There’s a good pile of essential design philosophy literature that insists that the world is collapsing because we’re moving into an information age, an age that doesn’t value physical trades like motorcycle repair. That we’re collectively dumber because our German-made cars have plastic covers over the engines with very little insight as to the magic underneath. Shop Class as Soulcraft author Matthew Crawford describes this as a “hood under the hood” with only a few caps for filling fluids, should the consumer be daring enough to even fill those themselves. This is a valid point, and one that we agree on – it makes sense to learn to do minor things yourself for the independence, know-how and often for the simple cost savings of not paying labour. But I disagree on the lamenting of society. Rather, I focus my lament direction slightly elsewhere:
These are books that suggest that a lack of knowledge is a problem, and that people who lack knowledge are dumb and shameful blights on good society. I’m hardly arguing in favor of ignorance, but I want to shift the blame to the cause, not the effect: a lack of curiosity. We in the pub are, as a former mechanical design class, a collection of intensely curious people. People who yearn to know what this bit of metal does or how it works. We’re the people who grew up on How it Works books and videos and absorb it with sponge-like minds because curiosity drives us. Do I know how everything in the world works? Hardly. Are they – the people who know such things – to lament and shame me for not knowing? In their eyes, yes. But I’d argue that my eagerness to learn it is the defining factor.

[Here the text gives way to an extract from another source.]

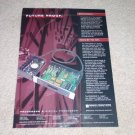 Sonic Frontiers Processor 3 D/A Ad, 1995, Article, RARE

So instead of writing books about how society is going down the drain because the average person can’t change their own oil we should be writing books about how awesome learning how to do these things can be. About how to be driven and led by natural curiosity for the betterment of oneself. It’s not about the information age, the jobs that get cut will get cut because there simply isn’t a reason to keep menial tasks around explicitly to fill chairs with people; we’ve got grander things to do! It’s not about mechanical programs being cut from schools or a lack of teachers to teach them – try learning to code in high school; same problem – it’s about having nearly infinite access to such topics and having students who realize they can simply learn whatever they’re truly driven towards.
TL;DR A person’s knowledge doesn’t define them as much as their willingness to learn does.
Title photo via.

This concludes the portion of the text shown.